Since lag function does not go with proc sql, is there an equivalent one for sum function. I appreciate if any one who can help to sum the doses between each unique category dates (N.B. for each unique id, the sum of doses (of date_exposed var) between each unique catgeory_dates)?

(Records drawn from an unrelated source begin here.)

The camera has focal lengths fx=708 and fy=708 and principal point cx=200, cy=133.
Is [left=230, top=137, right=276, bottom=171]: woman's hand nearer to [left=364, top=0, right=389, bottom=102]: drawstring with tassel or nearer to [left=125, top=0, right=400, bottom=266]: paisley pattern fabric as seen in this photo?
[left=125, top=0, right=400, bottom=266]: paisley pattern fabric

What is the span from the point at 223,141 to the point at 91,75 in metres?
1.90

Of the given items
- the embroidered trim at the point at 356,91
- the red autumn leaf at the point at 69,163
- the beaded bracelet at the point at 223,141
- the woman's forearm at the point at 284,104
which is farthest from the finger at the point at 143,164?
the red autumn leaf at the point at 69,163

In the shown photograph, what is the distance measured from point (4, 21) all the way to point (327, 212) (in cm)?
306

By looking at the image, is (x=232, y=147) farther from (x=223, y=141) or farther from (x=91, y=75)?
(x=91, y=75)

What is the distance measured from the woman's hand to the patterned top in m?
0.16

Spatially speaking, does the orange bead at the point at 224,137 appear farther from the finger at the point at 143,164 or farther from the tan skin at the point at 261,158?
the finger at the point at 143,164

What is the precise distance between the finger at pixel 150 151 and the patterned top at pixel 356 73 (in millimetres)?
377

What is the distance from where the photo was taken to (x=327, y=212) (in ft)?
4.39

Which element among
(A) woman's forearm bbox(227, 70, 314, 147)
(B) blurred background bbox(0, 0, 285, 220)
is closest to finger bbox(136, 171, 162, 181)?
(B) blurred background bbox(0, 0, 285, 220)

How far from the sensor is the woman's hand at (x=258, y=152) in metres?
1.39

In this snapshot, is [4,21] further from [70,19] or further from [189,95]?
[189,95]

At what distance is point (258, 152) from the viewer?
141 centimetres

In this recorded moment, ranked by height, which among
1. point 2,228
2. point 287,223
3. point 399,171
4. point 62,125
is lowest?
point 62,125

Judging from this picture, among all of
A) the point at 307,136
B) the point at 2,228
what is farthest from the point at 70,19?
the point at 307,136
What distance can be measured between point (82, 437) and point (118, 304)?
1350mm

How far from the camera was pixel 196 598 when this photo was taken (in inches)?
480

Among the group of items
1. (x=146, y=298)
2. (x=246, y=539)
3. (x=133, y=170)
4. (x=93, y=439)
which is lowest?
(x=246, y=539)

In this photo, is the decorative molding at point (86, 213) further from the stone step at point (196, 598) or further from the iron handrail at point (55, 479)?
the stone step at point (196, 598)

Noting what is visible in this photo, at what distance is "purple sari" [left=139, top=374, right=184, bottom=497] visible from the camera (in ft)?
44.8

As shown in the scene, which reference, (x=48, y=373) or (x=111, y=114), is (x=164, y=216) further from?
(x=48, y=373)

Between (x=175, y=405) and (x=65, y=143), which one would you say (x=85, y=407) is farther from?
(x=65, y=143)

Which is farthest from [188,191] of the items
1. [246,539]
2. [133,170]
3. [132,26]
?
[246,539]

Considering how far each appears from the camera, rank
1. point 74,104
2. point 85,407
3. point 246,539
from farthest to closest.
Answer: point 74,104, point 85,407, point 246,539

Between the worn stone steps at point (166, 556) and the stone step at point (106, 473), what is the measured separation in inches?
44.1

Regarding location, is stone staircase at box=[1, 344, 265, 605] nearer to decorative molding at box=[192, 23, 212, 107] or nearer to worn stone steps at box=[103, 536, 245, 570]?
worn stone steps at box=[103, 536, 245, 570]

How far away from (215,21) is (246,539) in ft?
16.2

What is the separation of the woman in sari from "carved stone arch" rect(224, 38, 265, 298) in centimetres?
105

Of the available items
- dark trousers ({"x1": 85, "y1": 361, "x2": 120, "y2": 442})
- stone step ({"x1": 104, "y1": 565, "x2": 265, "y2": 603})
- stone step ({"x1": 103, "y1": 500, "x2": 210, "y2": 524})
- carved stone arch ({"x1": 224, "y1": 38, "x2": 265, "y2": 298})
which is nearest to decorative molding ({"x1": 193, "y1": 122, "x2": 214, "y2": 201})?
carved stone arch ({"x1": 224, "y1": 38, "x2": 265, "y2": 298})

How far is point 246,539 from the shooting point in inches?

Here is the data have and want -
data have;
input ID category date_category date_exposed dose ;
format date_category date_exposed date9.;
cards;
1 0 10JUL2017 10Jan2016 15
1 0 10JUL2017 21Jan2016 7.5
1 0 10JUL2017 22Jan2016 10
1 0 10JUL2017 27Jan2016 100
1 2 10JUL2018 5AUG2017 100
1 2 10JUL2018 15AUG2017 80
1 2 10JUL2018 25AUG2017 10
1 2 10JUL2018 25JUN2018 100
1 3 10JUL2019 15AUG2018 10
1 3 10JUL2019 15AUG2018 140
1 4 10JUL2020 15AUG2020 140
1 4 10JUL2019 15AUG2020 50
2 0 10JUL2017 10Jan2016 15
2 0 10JUL2017 10Jan2016 15
2 0 10JUL2017 10Jan2016 15
2 1 10JUL2018 10AUG2017 15
2 1 10JUL2018 20AUG2017 5
2 1 10JUL2018 20Jan2018 15
2 2 10JUL2019 20Jan2019 5
2 2 10JUL2019 20Jan2019 12
2 2 10JUL2019 20FEB2019 12
;
data want;
input ID category date_category sum ;
format date_category date9.;
cards;
1 0 10JUL2017 .
1 2 10JUL2018 290
1 3 10JUL2019 150
1 4 10JUL2020 0
2 0 10JUL2017 -
2 1 10JUL2018 35
2 2 10JUL2019 29
;
Thanks,
Testing the code that you post is NOT a crime, it's a basic courtesy with regards to those that are supposed to help you.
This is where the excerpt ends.